Home



Overview

The information of biological sequences (nucleotides and amino acids) is stored in various file formats for easy access and analysis. Some of these files are in human-readable (text) format and others are in machine-readable (binary) format.


Fasta files

Fasta file is a text file which consists of a single and multiple sequences. Though it is not mandatory, fasta files generally have an extension of .fa, .fas, .fsa, .fna or .fasta. Each sequence has a one-line header, starting with the “>”, followed by the nucleotide (or amino acid) sequence. This sequence can be in a single line or span across multiple lines.

logo

Fastq files

This section is also described in the F2 module
As the technologies evolved to sequence millions of “short reads”, storing the information in multiple files became difficult to manage and also consumed more disk space. To address these difficulties, a new file format, fastq (fast Q) was introduced in 2009. Now, fastq format is the de facto standard of high-throughput sequence file format for next generation sequencers.
Fastq is a text file format (human-readable). It has 4 lines for each sequence entry.

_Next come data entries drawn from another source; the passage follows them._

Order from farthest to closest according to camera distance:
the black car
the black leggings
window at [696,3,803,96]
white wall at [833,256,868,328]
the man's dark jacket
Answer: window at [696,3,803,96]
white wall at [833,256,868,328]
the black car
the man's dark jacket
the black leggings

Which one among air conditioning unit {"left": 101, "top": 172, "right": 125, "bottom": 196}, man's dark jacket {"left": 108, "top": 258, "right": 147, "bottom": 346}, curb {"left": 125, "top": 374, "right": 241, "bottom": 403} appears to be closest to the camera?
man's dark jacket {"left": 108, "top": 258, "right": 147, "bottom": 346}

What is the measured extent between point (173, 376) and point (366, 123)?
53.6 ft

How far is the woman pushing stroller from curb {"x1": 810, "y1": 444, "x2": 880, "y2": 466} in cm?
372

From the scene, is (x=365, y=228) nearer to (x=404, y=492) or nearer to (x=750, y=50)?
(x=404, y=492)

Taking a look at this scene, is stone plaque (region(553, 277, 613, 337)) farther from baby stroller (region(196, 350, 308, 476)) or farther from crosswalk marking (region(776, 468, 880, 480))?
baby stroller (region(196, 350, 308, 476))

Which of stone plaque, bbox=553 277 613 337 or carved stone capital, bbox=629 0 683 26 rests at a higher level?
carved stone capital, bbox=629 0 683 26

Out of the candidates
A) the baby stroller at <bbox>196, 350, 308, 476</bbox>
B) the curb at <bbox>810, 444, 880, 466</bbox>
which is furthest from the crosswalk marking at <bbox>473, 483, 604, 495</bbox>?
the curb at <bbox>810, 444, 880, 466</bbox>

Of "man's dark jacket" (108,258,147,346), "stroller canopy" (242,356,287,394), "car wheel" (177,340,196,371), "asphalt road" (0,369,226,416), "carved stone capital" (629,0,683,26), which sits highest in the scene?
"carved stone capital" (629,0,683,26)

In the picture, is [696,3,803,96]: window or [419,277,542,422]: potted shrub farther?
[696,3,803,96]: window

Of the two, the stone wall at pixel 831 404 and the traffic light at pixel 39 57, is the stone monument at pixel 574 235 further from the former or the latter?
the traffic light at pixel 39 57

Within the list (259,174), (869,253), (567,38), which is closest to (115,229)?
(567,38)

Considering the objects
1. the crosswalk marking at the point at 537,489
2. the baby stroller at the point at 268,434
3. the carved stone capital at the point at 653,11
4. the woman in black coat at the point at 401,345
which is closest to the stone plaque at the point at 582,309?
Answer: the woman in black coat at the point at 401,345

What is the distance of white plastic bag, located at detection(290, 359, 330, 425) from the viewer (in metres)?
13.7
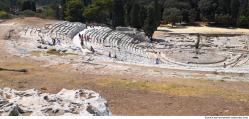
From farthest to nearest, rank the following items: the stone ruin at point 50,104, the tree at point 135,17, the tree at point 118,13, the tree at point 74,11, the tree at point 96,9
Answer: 1. the tree at point 118,13
2. the tree at point 74,11
3. the tree at point 96,9
4. the tree at point 135,17
5. the stone ruin at point 50,104

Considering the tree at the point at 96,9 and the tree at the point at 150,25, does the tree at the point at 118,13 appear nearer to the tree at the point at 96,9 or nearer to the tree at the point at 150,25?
the tree at the point at 96,9

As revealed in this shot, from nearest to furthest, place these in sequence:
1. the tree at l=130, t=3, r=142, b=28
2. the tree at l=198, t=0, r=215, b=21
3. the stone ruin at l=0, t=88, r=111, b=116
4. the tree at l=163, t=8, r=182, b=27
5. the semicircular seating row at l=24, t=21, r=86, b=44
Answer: the stone ruin at l=0, t=88, r=111, b=116 < the semicircular seating row at l=24, t=21, r=86, b=44 < the tree at l=130, t=3, r=142, b=28 < the tree at l=163, t=8, r=182, b=27 < the tree at l=198, t=0, r=215, b=21

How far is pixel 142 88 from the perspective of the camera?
78.1 ft

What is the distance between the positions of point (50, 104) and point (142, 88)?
942 centimetres

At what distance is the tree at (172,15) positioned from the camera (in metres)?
89.4

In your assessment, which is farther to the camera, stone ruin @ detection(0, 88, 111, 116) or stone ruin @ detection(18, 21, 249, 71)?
stone ruin @ detection(18, 21, 249, 71)

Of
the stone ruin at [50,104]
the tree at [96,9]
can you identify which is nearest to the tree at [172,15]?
the tree at [96,9]

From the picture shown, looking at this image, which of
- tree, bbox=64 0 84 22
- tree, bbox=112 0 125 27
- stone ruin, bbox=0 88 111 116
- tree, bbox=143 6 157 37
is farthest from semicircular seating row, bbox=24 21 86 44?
stone ruin, bbox=0 88 111 116

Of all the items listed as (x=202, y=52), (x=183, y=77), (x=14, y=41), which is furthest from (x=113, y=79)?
(x=202, y=52)

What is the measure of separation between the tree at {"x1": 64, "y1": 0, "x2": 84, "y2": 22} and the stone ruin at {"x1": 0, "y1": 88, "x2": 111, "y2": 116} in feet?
190

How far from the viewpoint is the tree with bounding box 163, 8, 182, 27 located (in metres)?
89.4

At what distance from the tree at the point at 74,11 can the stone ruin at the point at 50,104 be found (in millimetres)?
57976

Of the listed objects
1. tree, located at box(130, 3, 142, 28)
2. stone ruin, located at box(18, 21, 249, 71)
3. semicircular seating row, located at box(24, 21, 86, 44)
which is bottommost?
stone ruin, located at box(18, 21, 249, 71)

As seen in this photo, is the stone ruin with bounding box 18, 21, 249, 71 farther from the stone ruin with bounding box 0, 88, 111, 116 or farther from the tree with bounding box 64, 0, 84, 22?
the stone ruin with bounding box 0, 88, 111, 116
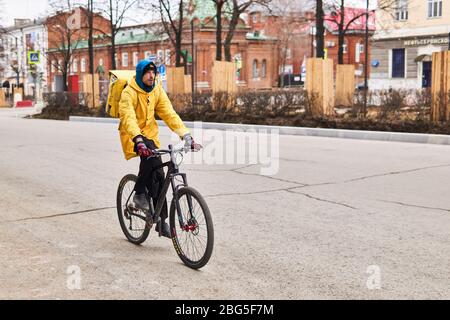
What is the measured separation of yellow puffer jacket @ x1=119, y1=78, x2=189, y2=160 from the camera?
555cm

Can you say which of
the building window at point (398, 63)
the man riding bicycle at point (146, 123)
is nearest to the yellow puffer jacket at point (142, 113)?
the man riding bicycle at point (146, 123)

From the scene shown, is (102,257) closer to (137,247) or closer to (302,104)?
(137,247)

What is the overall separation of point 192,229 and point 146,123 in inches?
46.6

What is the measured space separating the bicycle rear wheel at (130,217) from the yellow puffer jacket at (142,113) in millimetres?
540

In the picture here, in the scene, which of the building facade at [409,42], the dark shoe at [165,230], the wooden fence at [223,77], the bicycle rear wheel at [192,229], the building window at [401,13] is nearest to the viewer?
the bicycle rear wheel at [192,229]

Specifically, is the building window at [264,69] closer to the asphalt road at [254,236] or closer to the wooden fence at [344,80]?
the wooden fence at [344,80]

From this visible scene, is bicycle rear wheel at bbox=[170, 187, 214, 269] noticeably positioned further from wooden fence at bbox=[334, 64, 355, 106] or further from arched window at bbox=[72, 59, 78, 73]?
arched window at bbox=[72, 59, 78, 73]

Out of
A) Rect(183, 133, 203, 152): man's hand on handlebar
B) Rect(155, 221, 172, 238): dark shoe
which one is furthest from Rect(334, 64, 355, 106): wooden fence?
Rect(183, 133, 203, 152): man's hand on handlebar

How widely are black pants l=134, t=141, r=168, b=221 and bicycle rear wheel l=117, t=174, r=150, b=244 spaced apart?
22 cm

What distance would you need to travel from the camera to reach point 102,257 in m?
5.70

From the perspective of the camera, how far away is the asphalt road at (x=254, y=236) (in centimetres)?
478

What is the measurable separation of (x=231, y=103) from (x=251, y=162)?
12.2 m
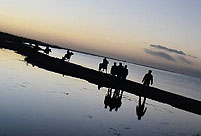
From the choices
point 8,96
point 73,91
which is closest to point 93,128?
point 8,96

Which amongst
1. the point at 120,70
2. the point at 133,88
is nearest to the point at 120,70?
the point at 120,70

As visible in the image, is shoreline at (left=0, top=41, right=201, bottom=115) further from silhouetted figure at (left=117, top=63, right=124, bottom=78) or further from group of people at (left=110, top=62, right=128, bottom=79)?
silhouetted figure at (left=117, top=63, right=124, bottom=78)

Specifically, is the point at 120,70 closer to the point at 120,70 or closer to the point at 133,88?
the point at 120,70

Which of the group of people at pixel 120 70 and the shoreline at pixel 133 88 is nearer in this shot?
the group of people at pixel 120 70

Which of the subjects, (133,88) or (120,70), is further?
(133,88)

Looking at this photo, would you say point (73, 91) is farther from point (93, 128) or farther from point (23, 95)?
point (93, 128)

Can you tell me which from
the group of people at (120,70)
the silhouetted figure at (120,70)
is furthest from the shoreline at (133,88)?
the silhouetted figure at (120,70)

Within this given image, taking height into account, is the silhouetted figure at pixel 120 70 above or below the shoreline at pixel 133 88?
above

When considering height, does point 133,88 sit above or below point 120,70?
below

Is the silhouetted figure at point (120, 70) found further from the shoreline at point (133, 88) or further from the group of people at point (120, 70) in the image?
the shoreline at point (133, 88)

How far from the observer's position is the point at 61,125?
43.0 ft

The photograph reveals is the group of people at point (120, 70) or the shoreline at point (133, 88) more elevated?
the group of people at point (120, 70)

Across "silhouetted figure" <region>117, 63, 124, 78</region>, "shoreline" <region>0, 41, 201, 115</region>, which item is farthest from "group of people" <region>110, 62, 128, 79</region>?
"shoreline" <region>0, 41, 201, 115</region>

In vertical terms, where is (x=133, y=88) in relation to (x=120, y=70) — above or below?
below
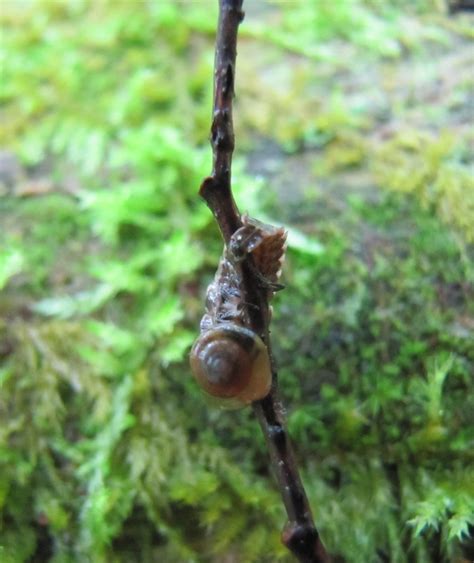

  • Header: starts with “@”
  • Sequence
  • Optional field: starts with “+”
  • Quality scores

As the sequence and quality correspond to each other, the length of the 2nd and 4th lines are always equal.

logo

  • 1st line is the sequence identifier which contains information about the sequencing process and is unique for each read
  • 2nd line is the sequence of bases read during sequencing process
  • 3rd line start with “+” sign and is the separator and sometimes can contain the same information as identifier minus the “@” symbol
  • 4th line contains the quality scores. The quality scores represent the probability of a base being read incorrectly by the sequencer. The higher the quality score the less is the probability of it being incorrect. The quality scores are represented by ASCII characters and can be used to infer the quality of bases. You can read more about the FastQ format here. The widely accepted threshold for quality score/value is 20, below which the base is considered to be low quality and is usually excluded or removed from the sequence data before proceeding for downstream analysis. A quality score of 20 would mean the probability of incorrect base is 1 in 100.
  • Note: The FastQ files generated by the sequencers are usually zipped, due to its large size. It is unwise to unzip these files. Downstream bioinformatics analysis tools are almost always able to work with the zipped file. Depending on which sequence program you select, ‘single end’ or ‘paired-end’ will determine how many files you have. For Illumina reads, there will be a single ‘fastq.gz’ file for the single end sequencing and two files for the paired-end sequencing, denoting the read1 (_R1.fastq.gz) and the read2 (_R2.fastq.gz).
    Most often, paired-end data is stored in two files and they have “R1” and “R2” in their file names. The order of the reads in paired-end files correspond to their pairing order, i.e. entry 1 in R1 file is sequenced from the same template as entry 1 in R2 file, and so on and so forth. Therefore, the total number of sequences should always be equal in R1 and R2 files. If for any reason, any entry is removed from R1, its corresponding entry from R2 should also be removed.
    Sometimes paired-end data is saved in interleaved fastq format, storing forward and reverse reads sequentially in a single file.

    Phred score

    A quality score (PHRED scale) for each base pair. It indicates how confident we can be that the base was sequenced and identified correctly. Q = -10log­10(p)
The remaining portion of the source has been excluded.